What you will do> Rewrite the rows below with every "closest" changed to "nearest" and all else left as it is. Leave the pictures out.
◆ ◆ ◆ ◆
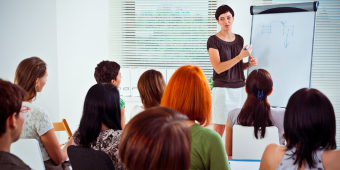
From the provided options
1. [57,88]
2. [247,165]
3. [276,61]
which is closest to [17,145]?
◆ ◆ ◆ ◆
Solution for this problem>
From the provided options
1. [57,88]
2. [247,165]
3. [276,61]
which is nearest to [17,145]?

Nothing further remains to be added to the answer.